To establish a transport connection, two protocols came into play. The first, the Rendezvous and Termination Protocol (RTP), which was used to initiate communication between two entities, as well as manage and terminate the connection. The second was the primary transport layer protocol, Byte Stream Protocol (BSP), which was analogous to TCP.

Once RTP had started the connection, BSP took over and managed the data transfer. Like TCP, BSP's semantics and operation were in terms of bytes; this was discarded in favour of packets for the equivalent protocol in XNS, Sequenced Packet Protocol.

==Application protocols==

PUP supported a large number of applications. Some of them, such as Telnet and File Transfer Protocol, were basically the same protocols as used on the ARPANET (much as occurred with the TCP/IP suite).

Others were novel, including protocols for printer spooling, copying disk packs, page-level remote access to file servers, name lookup, remote management, etc. (although some of these capabilities had been seen before, e.g. the ARPANET already made heavy use of remote management for controlling the Interface Message Processors (IMPs) which made it up).

==Impact==

PUP showed that internetworking ideas were feasible, influenced the design work on TCP/IP, and laid a foundation for the later XNS protocols. In June 1973, Vint Cerf, who was working with Bob Kahn, organized INWG an meeting in New York, which was attended by Xerox researchers Metcalfe and Shoch. However, the Xerox attendees were told by a Xerox lawyer that they could not talk about PUP. During design discussions, the Xerox attendees kept pointing out flaws in the ideas that were suggested, until one of the Stanford researchers blurted out, "You guys have already done this, haven’t you?" Shoch continued to be involved in the development of TCP/IP, and Taft was involved in early discussions about email.

The biggest impact of PUP was probably as a key component of the office of the future model first demonstrated at Xerox PARC; that demonstration would not have been anywhere near as powerful as it was without all the capabilities that a working internetwork provided.

The Gateway Information Protocol's descendant, RIP (with minor modifications to carry the addresses of any protocol family), remains in use today in other protocol suites, including TCP/IP. One version of RIP served as one of the initial so-called interior gateway protocols for the growing Internet, before the arrival of the more modern OSPF and IS-IS. It is still in use as an interior gateway protocol, in small sites with simple requirements.

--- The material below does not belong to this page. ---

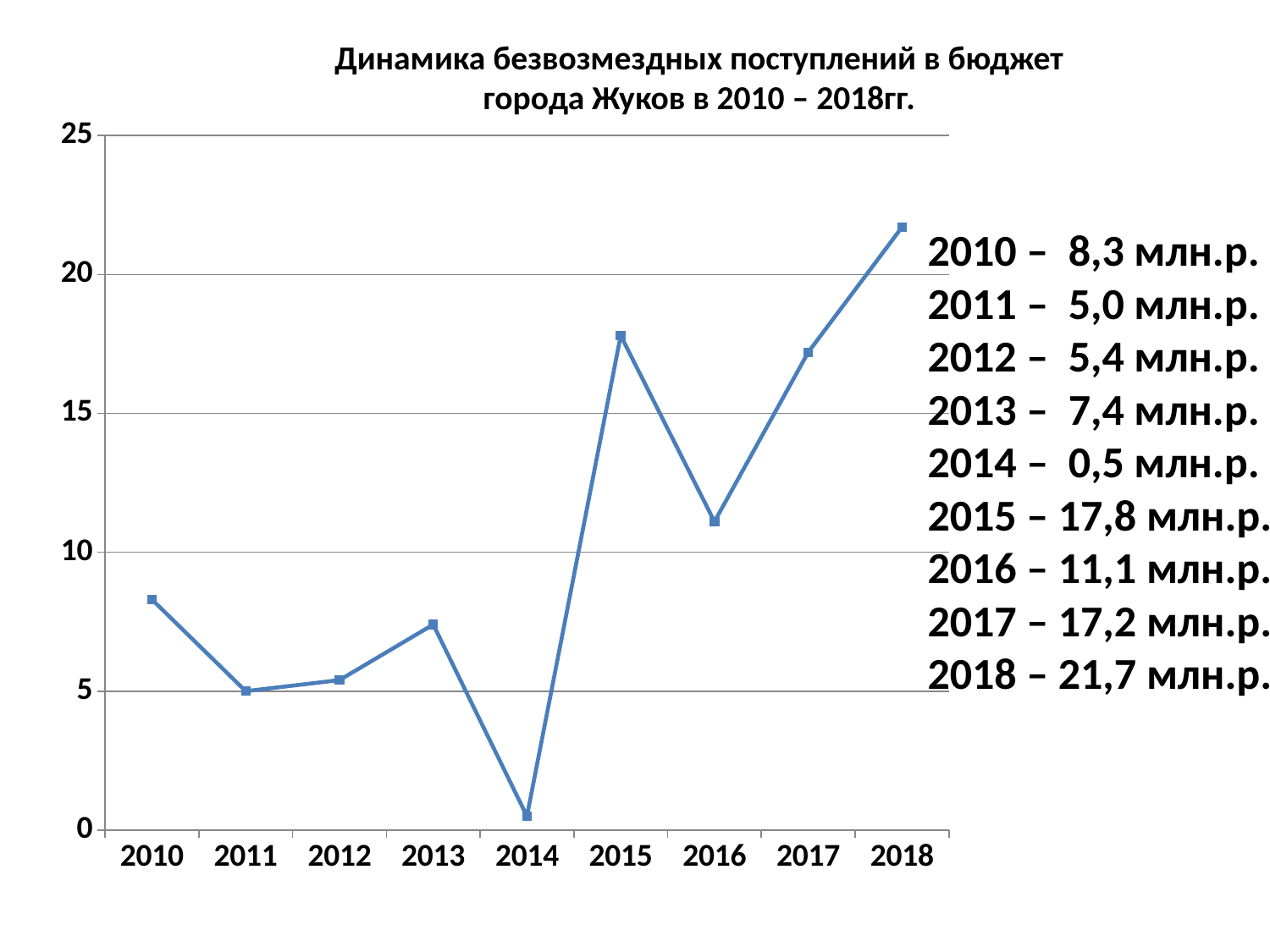
Which year has the highest value? 2018 Which year has the lowest value? 2014 What is the difference between the values for 2015 and 2016? 6,7 млн.р. What kind of chart is shown on the slide? line chart Is the value for 2016 greater or less than 10? greater What is the value for 2018? 21,7 млн.р. What is the value for 2014? 0,5 млн.р. Which is larger, the value for 2010 or the value for 2013? 2010 How many years are plotted on the x axis? 9 What is the difference between the values for 2018 and 2015? 3,9 млн.р. What is the value for 2015? 17,8 млн.р. Do the values rise or fall from 2016 to 2018? rise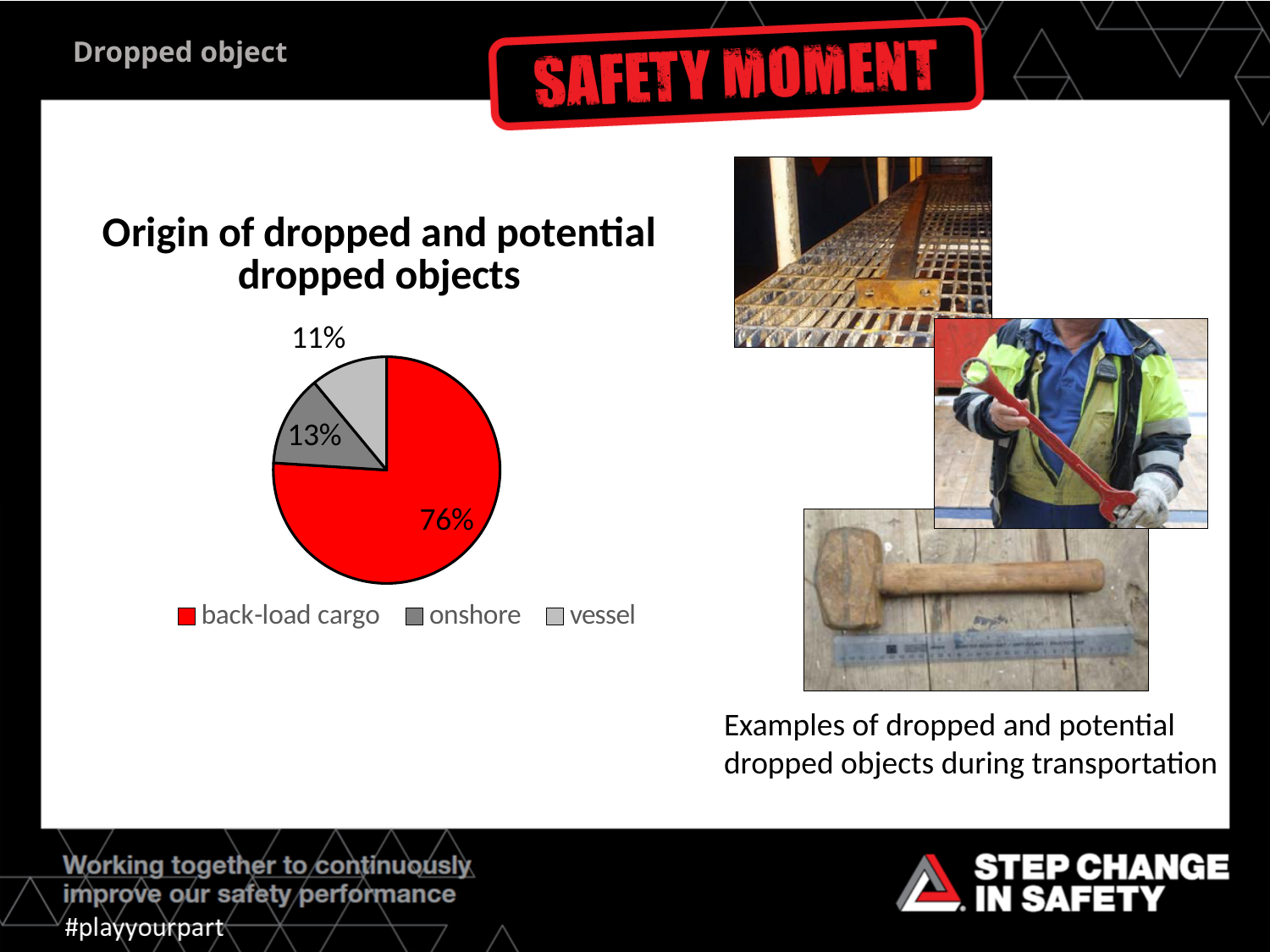
What is the difference between the onshore share and the vessel share? 2% What kind of chart is shown on the slide? pie chart What is the title of the chart? Origin of dropped and potential dropped objects What share of the pie is vessel? 11% What colour is the back-load cargo slice? red Which category has the largest slice of the pie? back-load cargo Which is larger, the onshore share or the vessel share? onshore How many categories does the pie chart show? 3 Which category has the smallest slice of the pie? vessel What share of the pie is onshore? 13% What share of the pie is back-load cargo? 76% What is the difference between the back-load cargo share and the onshore share? 63%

In terms of flaws, the PUP protocol family was not device independent, in modern terminology the IP and MAC layers were combined into a single layer, which made wide-scale adoption difficult. PUP's 8-bit network and 8-bit host could scale to at most 64k machines, before an inter-network bridge or gateway would be needed. For this reason, a successor, the Xerox Networking System (XNS), was developed by the Xerox Office Systems Division using many of the ideas of PUP and a globally-unique, 48-bit host identifier (which became the MAC address in DIX v2 and later IEEE 802.3) to solve these problems:

- preventing address collisions and, or, duplicate address allocations (Xerox allocated 24-bit upper MAC address, and manufacturers allocated the lower 24 bits);
- allowing analog repeaters (which were very low cost) to be a more viable network scaling device; and
- allowing each network interface to generate globally unique id's (UIDs).